Outra questão abordada pelos sindicalistas foi a eficácia da NR-12, norma intitulada “Segurança no Trabalho em Máquinas e Equipamentos” que estabelece requisitos para adoção de medidas de proteção à saúde e integridade física dos trabalhados e itens para a prevenção de acidentes e doenças do trabalho.
 
“CÂNCER DO MUNDO DO TRABALHO”
 - Terezino de Azevedo, diretor da Federação dos Trabalhadores nas Indústrias Extrativas de Minas Gerais (FTIEMG) destacou a postura da entidade é antiga enquanto combatente da terceirização, ao destacar ação civil pública movida pelo Ministério Público do Trabalho e pelo Sindicato dos Trabalhadores nas Indústrias Extrativas de Guanhães e Região, que condenou a Celulose Nipo Brasileira S/A (Cenibra) proibindo a contratação de terceiros para atuar na atividade-fim da empresa, em decisão da Justiça do Trabalho.

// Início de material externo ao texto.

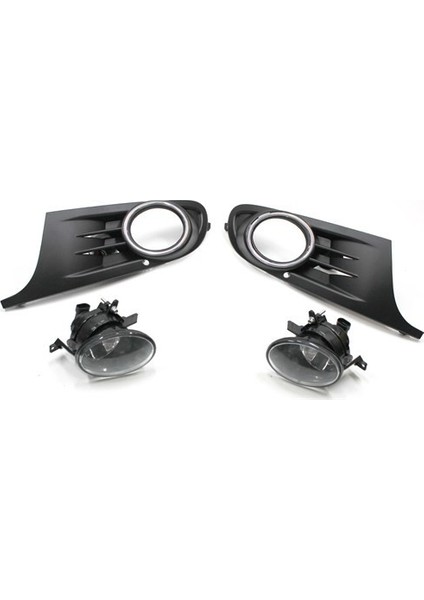 Volkswagen Golf 6 Sis Far Seti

Definindo a terceirização como “Câncer do Mundo do Trabalho”, o sindicalista demonstra preocupação dos efeitos do processo nos campos salariais e da saúde, uma vez que a carga emocional é vista como maior no serviço terceirizado do que na atividade fim, adverte Azevedo.  
Carlos Magno, vice-presidente da Central Única dos Trabalhadores (CUT/MG), alertou para o ingresso do Supremo Tribunal Federal (STF) no tema da terceirização. A definição de parâmetros para a identificação do que representa a atividade-fim de um empreendimento, do ponto de vista da possibilidade de terceirização, é o tema discutido no Recurso Extraordinário com Agravo (ARE) 713211, que teve repercussão geral reconhecida pelo Plenário Virtual do STF, em maio, O relator da matéria, ministro Luiz Fux, alegou a necessidade de analisar milhares de contratos de terceirização de mão de obra nos quais subsistem dúvidas.

CONTRA O PL 4.330/2004 - Tramita na Câmara dos Deputados o Projeto de Lei n. 4.330/2004, que dispõe sobre a contratação de serviços terceirizados e as relações de trabalho dela decorrentes, numa tentativa de normatização do fenômeno da terceirização.
Na década de 1980, a terceirização de serviços se expandiu largamente no cenário empresarial brasileiro, sob a justificativa da necessidade de reformulação do modelo de organização produtiva, visando o enxugamento dos custos de produção que permitissem a participação da empresa nacional no mercado concorrencial globalizado. Desde então, a jurisprudência dos tribunais trabalhistas se viram diante do desafio de apreender e mediar as repercussões da nova realidade sobre os direitos dos trabalhadores.
Os sindicalistas agendaram novas reuniões: dias 17 de julho, ás 10h, na sede da UGT-Minas (Rua dos Carijós, 244/5º andar/31 | 32 22 26 31), no Centro de Belo Horizonte, e dos jornalistas da Centrais, dia 07 de junlho, às 16h, novamente na sede da CUT/MG (Rua Curitiba, 786/2º andar/31 | 2102 1900).